With several other manufacturers keeping their cell technology and equipment plans under wraps for now, one can expect some more announcements for TOPCon in particular, as this appears to be the way much of the industry is moving, and manufacturers that don’t adapt risk being left behind.

Garg sums it up best by saying that “in the long run, investing in technology development is essential. India needs to shift its approach to R&D and drastically enhance the role of the industry if it is to compete in the global market without protections such as import duties and production incentives.”

Driving domestic demand

As India looks to ramp up its domestic solar manufacturing industry, the government has issued a series of policies to support manufacturers establishing PV production lines in India, and to drive demand for their products.

Indian credit-rating agency ICRA expects these policies to work out, and for India’s solar manufacturers to see strong demand over the coming years. But it asks whether the expected 40GW of cell and module manufacturing expected to result from the production-linked incentive scheme will be enough to meet all of India’s demand. It also warns that Indian producers must keep a close eye on import prices as they ramp up production this year.

“The policy focus by the government of India in the renewable energy (RE) sector remains strong, as also evident from the policy target of 500GW of non-fossil fuel-based capacity by calendar year 2030, as well as policy direction in the energy transition with net-zero emission target by 2070,” said ICRA Senior Vice President Girishkumar Kadam. “In this context, capacity addition in the solar energy segment within RE is expected to remain significant with about 65% to 70% share by FY 2030, given the relatively lower execution challenges in the solar segment.”

While painting a broadly optimistic picture for Indian manufacturing, ICRA further warned that timely commissioning and ramp-up of ongoing capex in the module manufacturing value chain remains critical in the near to medium term, as domestic manufacturers relying on imported cells remain exposed to price fluctuations.

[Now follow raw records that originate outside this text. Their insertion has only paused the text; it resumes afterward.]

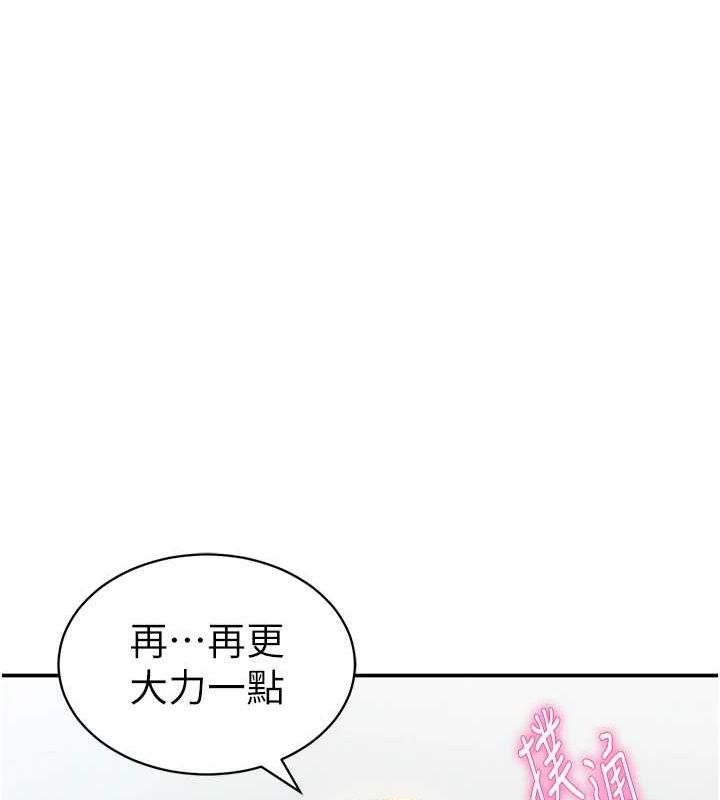 私密视角第18話-真正的做愛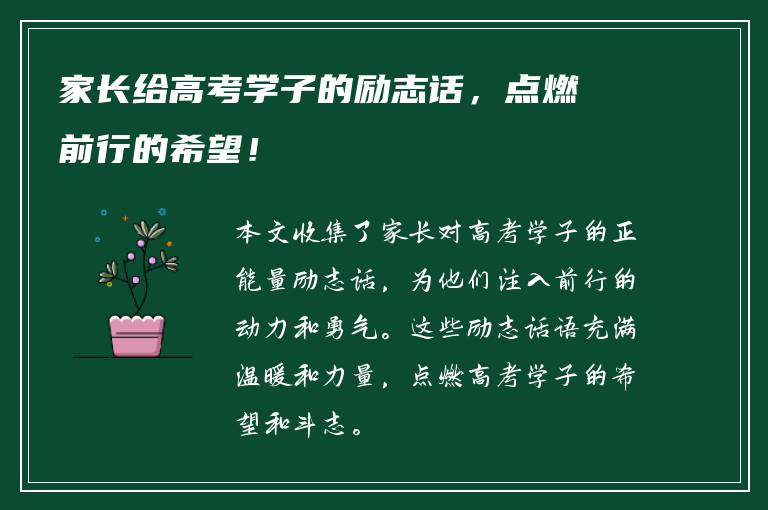 家长给高考学子的励志话，点燃前行的希望！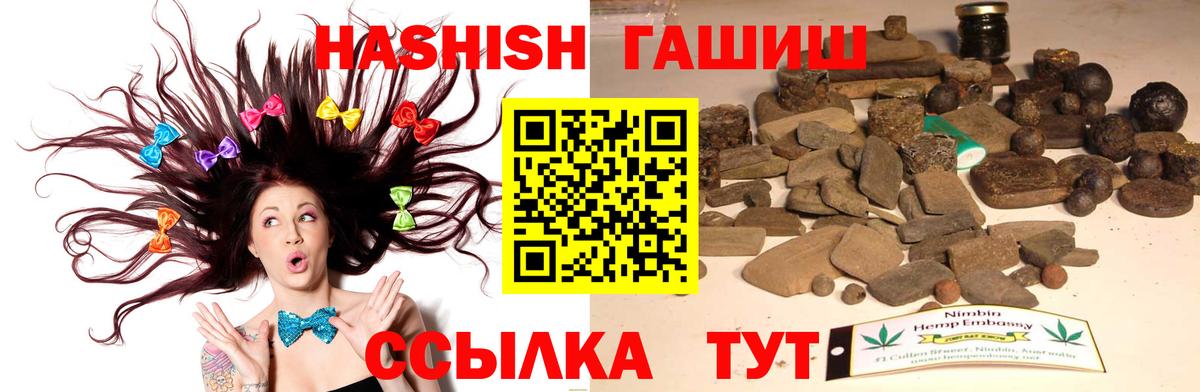 ГАШ  Вход с VPN  Тамбов  ГАШ гашик  где найти наркотики  ГАШ 40% ТГК 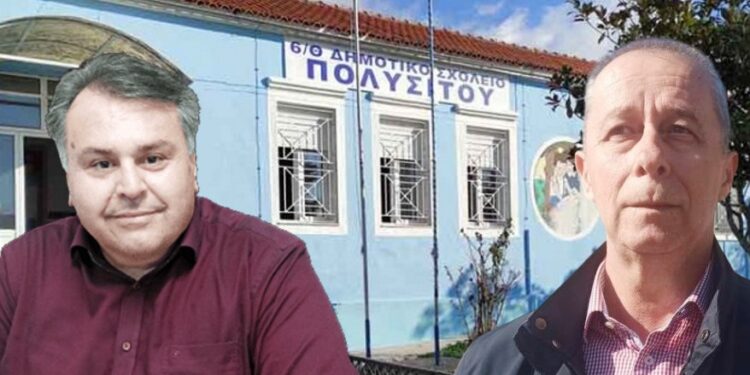 ΓΙΩΡΓΟΣ ΤΣΙΤΙΡΙΔΗΣ: Λύσεις στο κτηριακό πρόβλημα του δημοτικού σχολείου Πολυσίτου!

“OEMs based on imported cells remain exposed to volatility in cell/module price levels,” added Vikram V, vice president and sector head for corporate ratings at ICRA. “Based on an imported module price level of $0.27/watt for mono PERC modules and cell price at $0.15/watt, the cost of modules from such domestic OEMs is expected to be lower by 10% to 11% post-April 2022, assuming the applicable BCD on imported cells/modules. However, the extent of discount will reduce if the prices of imported cells and modules reduce from the prevailing level.”